--- VOTRE TRAVAIL ---
1. Traduisez en anglais cette phrase du texte sur Simone Veil, ci-dessous : « En pleine seconde intifada, Simone Veil venait en Israël et exprimait son soutien à cette démocratie dans sa lutte contre le terrorisme. »
2. Répondez brièvement à ces questions d'après le texte sur Simone Veil, ci-dessous :
(a) En quelle année l'interview a-t-elle eu lieu ?
(b) Dans quel établissement l'interview a-t-elle été enregistrée ?
(c) Selon Simone Veil, de quel bord politique venait désormais le danger antisémite ?
3. Résumez en deux phrases le texte sur Simone Veil, ci-dessous.

Vidéo de Simone Veil en Israël
Une grande dame vient de nous quitter. J’avais rencontré Simone Veil pour une interview en Israël en 2002 et je me souviens qu’au-delà des mots, c’était son regard lumineux qui m’avait impressionné.
En fouillant dans mes archives vidéo, j’ai retrouvé cette interview de Simone Veil à l’Institut Weizmann en compagnie de Maxi Librati, un homme extraordinaire lui aussi, rescapé d’Auschwitz et grand philanthrope.
En pleine seconde intifada, Simone Veil venait en Israël et exprimait son soutien à cette démocratie dans sa lutte contre le terrorisme. Elle nous parlait aussi du réel danger antisémite qui ne venait plus, selon elle, de l’extrême droite mais de l’extrême gauche. En voici quelques extraits :
Madame Veil bonjour, pouvez-vous nous dire pourquoi ce voyage en Israël ?

--- FICHES FOURNIES ---
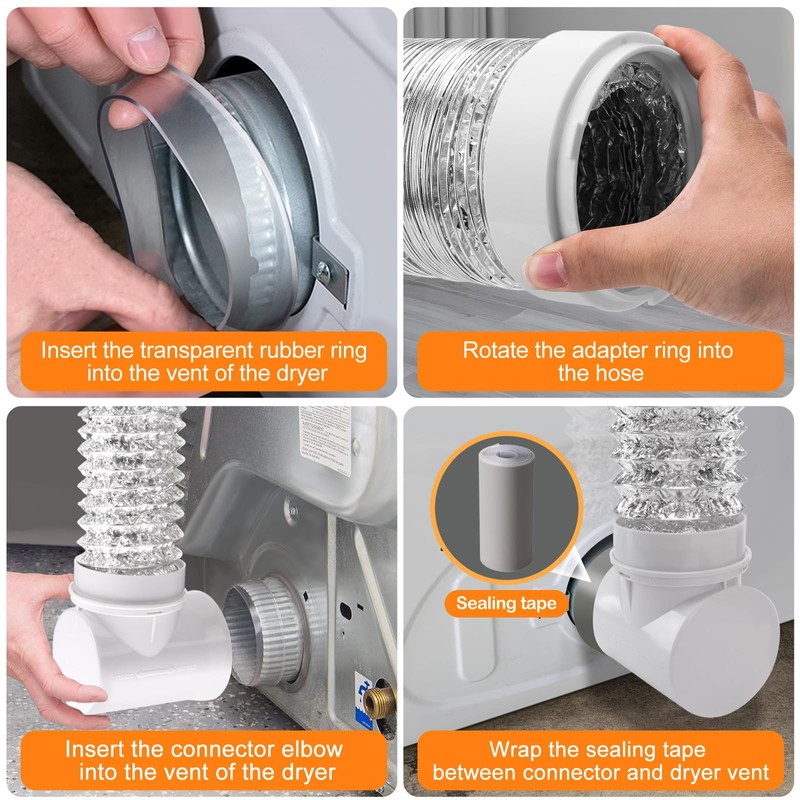 Insert the transparent rubber ring into the vent of the dryer

Rotate the adapter ring into the hose

Insert the connector elbow into the vent of the dryer

Sealing tape

Wrap the sealing tape between connector and dryer vent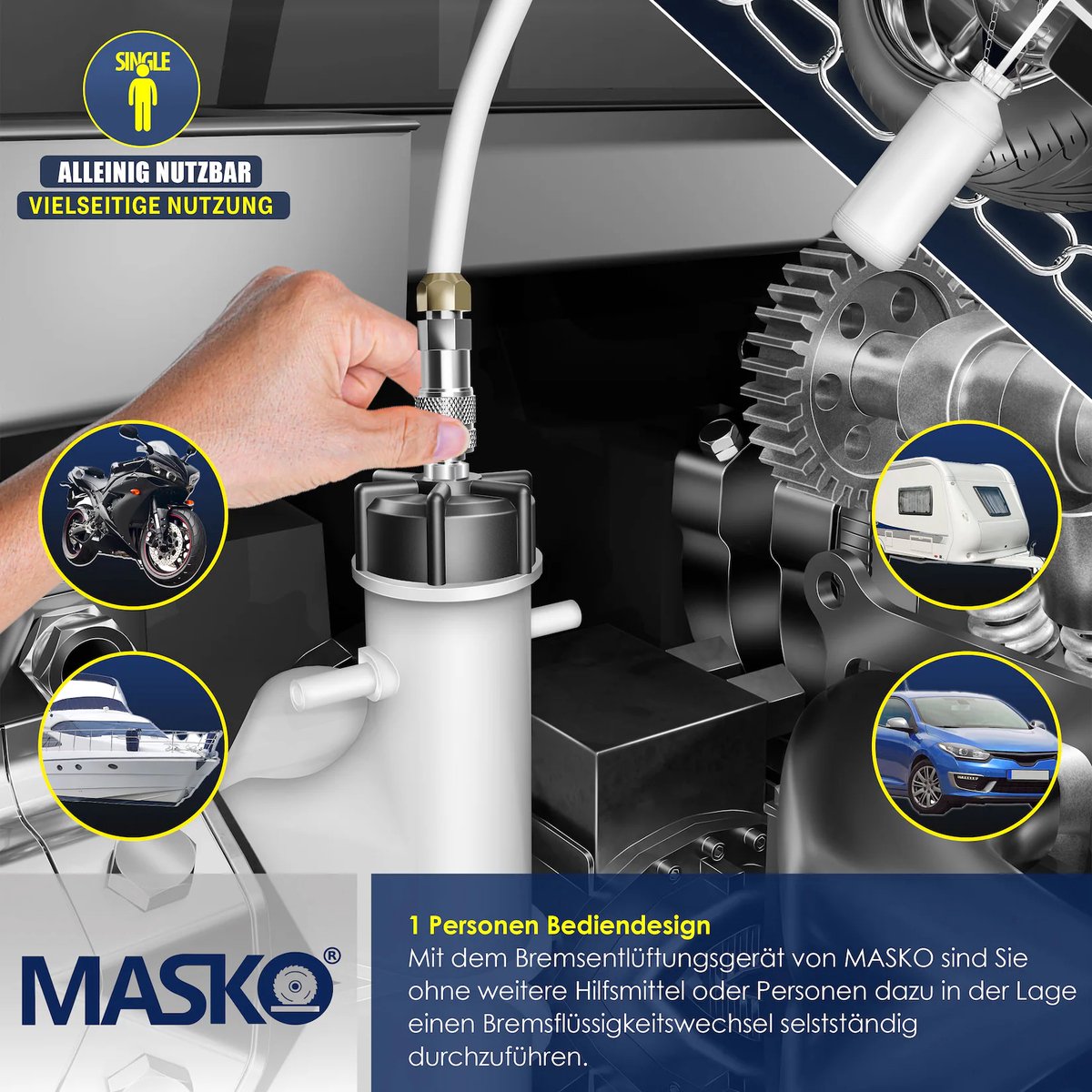 SINGLE

ALLEINIG NUTZBAR

VIELSEITIGE NUTZUNG

MASKO®

1 Personen Bediendesign

Mit dem Bremsentlüftungsgerät von MASKO sind Sie ohne weitere Hilfsmittel oder Personen dazu in der Lage einen Bremsflüssigkeitswechsel selstständig durchzuführen.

--- RÉPONSES FOURNIES ---
1. In the midst of the second intifada, Simone Veil was coming to Israel and expressing her support for this democracy in its fight against terrorism.

2.
(a) En 2002.
(b) À l'Institut Weizmann.
(c) De l'extrême gauche.

3. Saluant la disparition de Simone Veil, le texte présente une interview d'elle réalisée en Israël en 2002 et retrouvée dans des archives vidéo, où elle apparaît avec Maxi Librati, rescapé d'Auschwitz et grand philanthrope. En pleine seconde intifada, elle y exprimait son soutien à Israël dans sa lutte contre le terrorisme et estimait que le danger antisémite ne venait plus de l'extrême droite mais de l'extrême gauche.